His first teaching position came in Huish Episcopi, a village that sits beside the larger town of Langport on the Somerset Levels. Dad joined the local angling club and fished the drains and slow-moving rivers that criss-cross the landscape. He managed to win a match, on a swollen River Parrett, but still laments the afternoon of another competition when a shoal of big bream had lumbered out of the main flow and were stacked up in a slack right below his peg. He hooked a few, but hook pulls and heavy water meant he landed nothing, and just one of those fish would have won him the money.

Despite the connection, I have spent little time on the Levels. I did enjoy a visit in the autumn to watch cranes and marsh harriers, but my fishing experiences are limited. I have long intended to explore the area though, and conversations with friends finally led to a solid plan being made.

Skeff and his son Alistair had been finding some lovely perch along a couple of the rivers, while Matt had also made forays in the area. Chris and I arranged to meet all three on a Monday morning, the only downside being that my Dad wouldn’t be joining us. He is recovering from an operation, and the biting wind wouldn’t be too kind to him, but I promised to make a cast on his behalf.

Matt was already on the bank when I arrived and was fishing in a deep area of slack water that looked full of promise. The level was up after a lot of rain on Saturday, but dropping steadily and the colour, which could have been a hindrance, was also thinning. We sat our floats out on the edge of the crease and fed a steady stream of maggots in order to stir the smaller fish and in turn the perch. Sport was slow, but eventually our floats began dipping and the first (small) perch began to feed.

There seemed to be a lot more activity in the slack on the far bank, with a lot of fish dimpling the surface and an occasional splatter of fins as a pike or perch lunged. I couldn’t resist it for long and worked my way around. The spot was tight, with overhanging branches and a steep, slippery bank. The water there was deeper too, over 8 feet, but after a few cack-handed moments I began to get a feel for the swim and catch a few fish. The best spot was a small area of slack water immediately below an obstruction in the current, and although it wasn’t easy to work my bait into position, it went under whenever I did. Perch came steadily, but my landing net remained dry. Eventually I managed one of perhaps half a pound, but as Skeff, Ali and Chris arrived mid-morning, I left my somewhat precarious position and walked back to the other bank to say hello.

The kettle was soon on, Matt dug out a bag full of Eccles cakes and caramel shortbread, and the fishing took a decidedly unserious tone.

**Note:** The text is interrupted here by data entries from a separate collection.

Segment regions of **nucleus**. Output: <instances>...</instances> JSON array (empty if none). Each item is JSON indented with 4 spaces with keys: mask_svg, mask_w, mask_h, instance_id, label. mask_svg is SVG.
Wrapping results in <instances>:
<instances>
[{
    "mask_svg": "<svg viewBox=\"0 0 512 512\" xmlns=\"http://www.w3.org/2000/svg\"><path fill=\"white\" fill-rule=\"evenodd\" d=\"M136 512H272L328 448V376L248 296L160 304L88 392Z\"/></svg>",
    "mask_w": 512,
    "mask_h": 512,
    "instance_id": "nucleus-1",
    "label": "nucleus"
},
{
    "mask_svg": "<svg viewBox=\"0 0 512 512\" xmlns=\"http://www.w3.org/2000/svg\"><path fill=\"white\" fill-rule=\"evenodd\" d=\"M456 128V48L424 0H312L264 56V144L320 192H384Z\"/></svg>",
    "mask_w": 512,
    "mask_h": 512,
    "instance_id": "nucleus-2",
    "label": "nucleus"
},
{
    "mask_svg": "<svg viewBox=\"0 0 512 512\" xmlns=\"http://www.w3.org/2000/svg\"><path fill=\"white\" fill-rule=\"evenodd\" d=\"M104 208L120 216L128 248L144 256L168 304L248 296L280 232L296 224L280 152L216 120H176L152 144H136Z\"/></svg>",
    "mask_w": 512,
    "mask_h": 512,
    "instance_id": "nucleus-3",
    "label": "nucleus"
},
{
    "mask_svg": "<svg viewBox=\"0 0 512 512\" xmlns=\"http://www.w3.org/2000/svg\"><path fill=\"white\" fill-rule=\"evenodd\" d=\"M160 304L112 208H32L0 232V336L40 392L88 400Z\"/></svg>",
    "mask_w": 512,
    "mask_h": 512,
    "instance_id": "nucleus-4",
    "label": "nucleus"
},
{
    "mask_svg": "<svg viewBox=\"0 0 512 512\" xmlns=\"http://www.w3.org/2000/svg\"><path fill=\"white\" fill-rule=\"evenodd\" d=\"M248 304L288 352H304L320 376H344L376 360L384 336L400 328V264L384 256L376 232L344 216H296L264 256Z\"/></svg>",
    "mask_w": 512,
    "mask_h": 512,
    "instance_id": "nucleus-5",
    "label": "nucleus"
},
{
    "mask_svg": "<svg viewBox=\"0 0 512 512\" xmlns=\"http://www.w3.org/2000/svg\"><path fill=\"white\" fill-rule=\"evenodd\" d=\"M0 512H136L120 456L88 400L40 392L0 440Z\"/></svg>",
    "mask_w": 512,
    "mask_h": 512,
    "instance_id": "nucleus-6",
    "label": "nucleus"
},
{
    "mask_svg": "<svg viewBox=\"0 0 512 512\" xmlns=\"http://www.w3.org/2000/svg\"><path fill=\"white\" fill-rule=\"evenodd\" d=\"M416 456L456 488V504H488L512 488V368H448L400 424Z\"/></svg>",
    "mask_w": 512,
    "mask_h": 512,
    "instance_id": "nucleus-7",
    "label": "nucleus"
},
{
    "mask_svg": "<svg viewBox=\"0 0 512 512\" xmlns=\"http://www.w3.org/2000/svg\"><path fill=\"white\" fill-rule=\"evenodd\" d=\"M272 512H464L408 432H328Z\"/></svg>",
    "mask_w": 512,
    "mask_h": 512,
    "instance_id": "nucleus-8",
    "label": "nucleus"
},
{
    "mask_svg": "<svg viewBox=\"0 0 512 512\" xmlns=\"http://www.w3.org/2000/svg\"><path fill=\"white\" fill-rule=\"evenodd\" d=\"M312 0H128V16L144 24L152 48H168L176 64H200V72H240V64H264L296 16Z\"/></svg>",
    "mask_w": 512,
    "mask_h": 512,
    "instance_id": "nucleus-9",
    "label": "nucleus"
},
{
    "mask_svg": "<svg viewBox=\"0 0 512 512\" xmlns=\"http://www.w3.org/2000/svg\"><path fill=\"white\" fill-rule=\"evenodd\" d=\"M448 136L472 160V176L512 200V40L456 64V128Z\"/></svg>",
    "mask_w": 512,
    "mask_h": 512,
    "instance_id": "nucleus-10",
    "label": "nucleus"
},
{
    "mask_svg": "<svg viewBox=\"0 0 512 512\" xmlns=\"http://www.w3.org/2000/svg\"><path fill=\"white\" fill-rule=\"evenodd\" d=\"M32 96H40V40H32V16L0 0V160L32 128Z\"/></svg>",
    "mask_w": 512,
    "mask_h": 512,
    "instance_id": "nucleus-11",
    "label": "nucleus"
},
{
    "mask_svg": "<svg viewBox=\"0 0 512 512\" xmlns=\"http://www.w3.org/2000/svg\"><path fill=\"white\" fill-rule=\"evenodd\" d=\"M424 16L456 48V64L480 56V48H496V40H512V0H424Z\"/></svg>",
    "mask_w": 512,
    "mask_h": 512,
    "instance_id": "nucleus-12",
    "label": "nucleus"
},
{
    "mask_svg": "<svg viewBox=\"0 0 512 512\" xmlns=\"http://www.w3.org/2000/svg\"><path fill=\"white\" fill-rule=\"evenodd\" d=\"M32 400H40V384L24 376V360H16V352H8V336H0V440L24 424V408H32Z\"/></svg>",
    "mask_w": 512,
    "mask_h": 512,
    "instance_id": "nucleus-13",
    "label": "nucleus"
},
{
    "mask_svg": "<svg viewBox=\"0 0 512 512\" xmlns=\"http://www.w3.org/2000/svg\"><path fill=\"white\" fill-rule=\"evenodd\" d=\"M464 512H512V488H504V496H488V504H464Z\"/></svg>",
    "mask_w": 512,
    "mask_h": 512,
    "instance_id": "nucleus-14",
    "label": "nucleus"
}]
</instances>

Ali gave Chris and I some ‘gentle’ ribbing about the result of the last time we fished together (Alistair had properly thrashed us in a perch fishing match at Ashmead), a couple of pike interrupted the steady flow of smaller fish, and Chris caught the fish of the day in the form of a ruffe.

Hopes of big perch remained high but were ultimately unfounded, although Ali managed to return home with more lures than he came with. He found a heavy snag in midriver but managed to ease it to the bank. A solid limb of alder that was festooned in fishing tackle. One of the plastic lures looked barely used, and we took some time to cut all the tackle free (including a set of four mackerel feathers!) and dispose of it in a nearby bin.

The treats of the day, aside from the company and my rather lovely sense of shared nostalgia, came from the wildlife. A kingfisher outfished us all, while an otter was also busy. Lapwing whistled on the wind with lolling flashes of black and white and at mid-afternoon a peregrine pumped through. As the sun went down, a barn owl began to quarter and a water rail wailed.

We had a final cup of tea while Ali thawed his toes on the embers of the Kelly, before making our separate ways home.

And the cast I made for my father was successful. It was a perch of perhaps three ounces, typical of the day and utterly unaware of the symbolic moment it gave me. Get well soon, Dad.